Cleaning Out Beijing: Anti-Corruption Campaign Nabs 80 Officials in Four Months
In the first four months of this year, anti-corruption authorities in China’s capital have investigated 80 officials for violation of Communist Party discipline. Three-quarters have been prosecuted.
On May 10, the Beijing Commission for Discipline Inspection reported by way of its official China Supervision for Law and Order Newspaper that it is hiring special “contract inspectors” to carry out both public and secret investigations of Beijing’s officialdom.
The officials were implicated for the usual charge of “violating Party discipline,” i.e. accepting bribes, soliciting prostitutes, and the like.

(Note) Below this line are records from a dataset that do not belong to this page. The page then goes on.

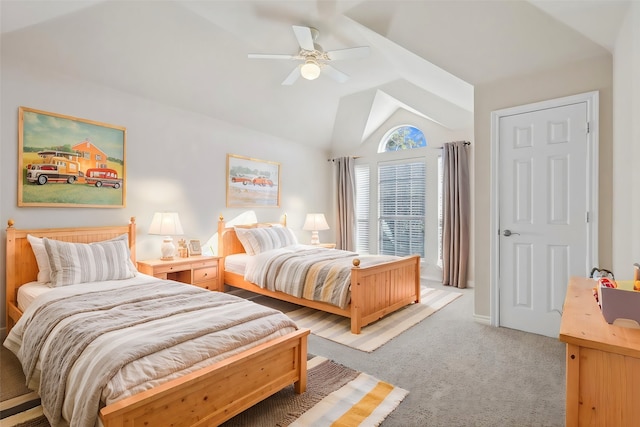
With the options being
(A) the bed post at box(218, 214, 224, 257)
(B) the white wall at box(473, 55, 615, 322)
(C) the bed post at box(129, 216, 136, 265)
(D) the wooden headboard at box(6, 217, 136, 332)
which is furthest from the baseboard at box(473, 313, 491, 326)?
(D) the wooden headboard at box(6, 217, 136, 332)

Wang Haisheng, director for China Telecom’s Beijing office, came under the hammer of Party discipline when he used public funds to hire masseuses and on at least one occasion see a prostitute, Chinese media Sina reported on May 7. The state-run firm director was stripped of his positions and Communist Party membership.
The same day, Chinese magazine Caixin reported that Qiao Rui, deputy director of finance office for the standing committee of the Beijing’s People’s Congress and former deputy director of Hua Xia Bank and former President of Beijing Rural Commercial Bank, was taken away by discipline inspection officers last month.
Qiao underwent “shuanggui,” a shady extralegal tool commonly used by the disciplinary agency to investigate and interrogate Party officials. The Chinese term, meaning “double designation,” describes a process whereby the official being investigated is held by the authorities at a certain time and place, for an indefinite period. In some cases, those subjected to shuanggui have been tortured and even murdered to extract information and confessions.
Hua Xia Bank, founded in 1992, is a publicly traded bank in the People’s Republic of China. It is based in Beijing. As of 2011, Germany’s Deutsche Bank held a fifth of the bank’s shares.